Search code examples
google-bigqueryaggregate-functionsudf

BigQuery User Defined Aggregation Function?


I know I can define a User Defined Function in order to perform some custom calculation. I also know I can use the 'out-of-the-box' aggregation functions to reduce a collection of values to a single value when using a GROUP BY clause.

Is it possible to define a custom user-defined, Aggregation Function to use with a GROUP BY clause?


Solution

  • Turns out that this IS possible (as long as the groups we seek to aggregate are of a reasonable size in memory) with a little bit of 'glue' - namely the ARRAY_AGG function

    The steps are as follows:

    1. Create a UDF with an input parameter of type ARRAY<T> where T is the type of value you want to aggregate.
    2. Use the ARRAY_AGG function in the query with the GROUP BY clause to generate an array of T and pass into your UDF.

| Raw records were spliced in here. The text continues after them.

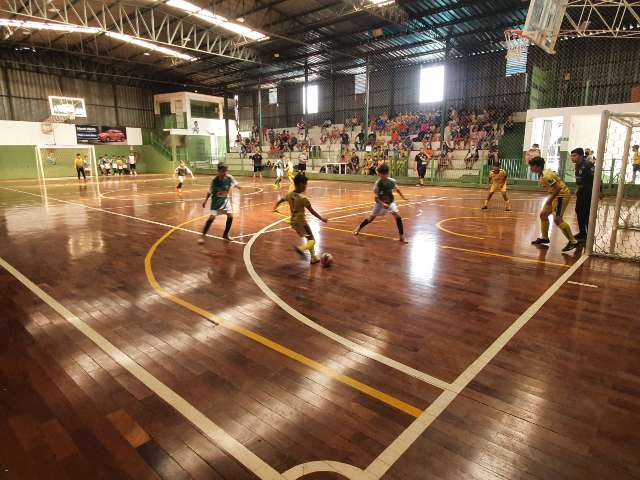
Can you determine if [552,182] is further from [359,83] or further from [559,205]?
[359,83]

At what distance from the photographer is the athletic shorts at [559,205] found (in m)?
7.98

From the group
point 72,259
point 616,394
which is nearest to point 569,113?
point 616,394

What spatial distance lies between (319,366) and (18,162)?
1397 inches

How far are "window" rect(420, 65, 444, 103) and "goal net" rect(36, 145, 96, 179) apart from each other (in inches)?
1018

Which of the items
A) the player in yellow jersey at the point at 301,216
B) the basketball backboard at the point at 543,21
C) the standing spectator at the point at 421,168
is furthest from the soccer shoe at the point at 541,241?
the standing spectator at the point at 421,168

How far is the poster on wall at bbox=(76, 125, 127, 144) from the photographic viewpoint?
32.7 metres

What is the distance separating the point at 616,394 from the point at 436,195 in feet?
49.4

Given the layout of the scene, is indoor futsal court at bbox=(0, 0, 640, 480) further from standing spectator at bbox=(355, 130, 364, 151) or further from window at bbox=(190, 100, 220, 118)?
window at bbox=(190, 100, 220, 118)

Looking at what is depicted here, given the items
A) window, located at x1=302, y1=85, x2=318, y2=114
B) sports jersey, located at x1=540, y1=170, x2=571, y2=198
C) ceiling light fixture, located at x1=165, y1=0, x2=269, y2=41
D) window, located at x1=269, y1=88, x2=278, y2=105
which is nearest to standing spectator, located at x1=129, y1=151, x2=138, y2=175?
window, located at x1=269, y1=88, x2=278, y2=105

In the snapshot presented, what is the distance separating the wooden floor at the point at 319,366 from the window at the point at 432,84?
24.0 m

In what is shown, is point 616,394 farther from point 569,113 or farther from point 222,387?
point 569,113

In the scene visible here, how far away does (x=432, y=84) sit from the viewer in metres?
29.0

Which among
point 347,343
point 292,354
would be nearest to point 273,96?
point 347,343

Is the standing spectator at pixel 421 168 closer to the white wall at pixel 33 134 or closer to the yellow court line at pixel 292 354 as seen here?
the yellow court line at pixel 292 354
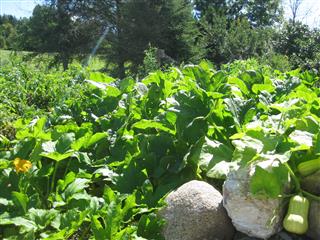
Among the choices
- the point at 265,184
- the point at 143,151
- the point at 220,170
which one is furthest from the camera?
the point at 143,151

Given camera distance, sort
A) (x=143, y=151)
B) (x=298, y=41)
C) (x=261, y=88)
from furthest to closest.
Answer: (x=298, y=41) < (x=261, y=88) < (x=143, y=151)

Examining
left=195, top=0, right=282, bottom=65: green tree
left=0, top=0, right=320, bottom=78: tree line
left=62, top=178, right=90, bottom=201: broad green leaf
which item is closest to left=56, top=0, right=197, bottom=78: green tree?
left=0, top=0, right=320, bottom=78: tree line

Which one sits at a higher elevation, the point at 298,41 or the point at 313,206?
the point at 298,41

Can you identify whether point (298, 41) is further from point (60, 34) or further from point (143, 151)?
point (143, 151)

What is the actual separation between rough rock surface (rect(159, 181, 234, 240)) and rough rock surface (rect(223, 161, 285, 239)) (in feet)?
0.28

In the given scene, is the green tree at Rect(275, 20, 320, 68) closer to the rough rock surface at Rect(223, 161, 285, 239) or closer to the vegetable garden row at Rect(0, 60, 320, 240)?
the vegetable garden row at Rect(0, 60, 320, 240)

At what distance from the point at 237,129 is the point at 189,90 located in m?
0.44

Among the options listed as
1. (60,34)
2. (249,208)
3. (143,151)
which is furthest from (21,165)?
(60,34)

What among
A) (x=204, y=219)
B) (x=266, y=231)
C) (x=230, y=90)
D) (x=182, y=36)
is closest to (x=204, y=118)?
(x=230, y=90)

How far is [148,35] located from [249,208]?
22.8 meters

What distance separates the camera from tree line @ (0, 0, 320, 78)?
21.2 m

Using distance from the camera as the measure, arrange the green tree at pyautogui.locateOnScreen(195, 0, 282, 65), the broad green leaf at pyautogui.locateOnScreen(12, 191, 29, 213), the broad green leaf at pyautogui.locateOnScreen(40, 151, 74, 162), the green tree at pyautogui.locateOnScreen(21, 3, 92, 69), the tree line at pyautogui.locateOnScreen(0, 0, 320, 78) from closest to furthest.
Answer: the broad green leaf at pyautogui.locateOnScreen(12, 191, 29, 213)
the broad green leaf at pyautogui.locateOnScreen(40, 151, 74, 162)
the tree line at pyautogui.locateOnScreen(0, 0, 320, 78)
the green tree at pyautogui.locateOnScreen(195, 0, 282, 65)
the green tree at pyautogui.locateOnScreen(21, 3, 92, 69)

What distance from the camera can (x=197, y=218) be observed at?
2.21m

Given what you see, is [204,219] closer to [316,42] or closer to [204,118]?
[204,118]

    As a concrete example:

    CREATE TEMP FUNCTION aggregate_fruits(fruits ARRAY<STRING>)
    RETURNS STRING
    LANGUAGE js AS """
    return "my fruit bag contains these items: " + fruits.join(",");
    """;
    
    WITH fruits AS
    (SELECT "apple" AS fruit
    UNION ALL SELECT "pear" AS fruit
    UNION ALL SELECT "banana" AS fruit)
    
    SELECT aggregate_fruits(ARRAY_AGG(fruit))
    FROM fruits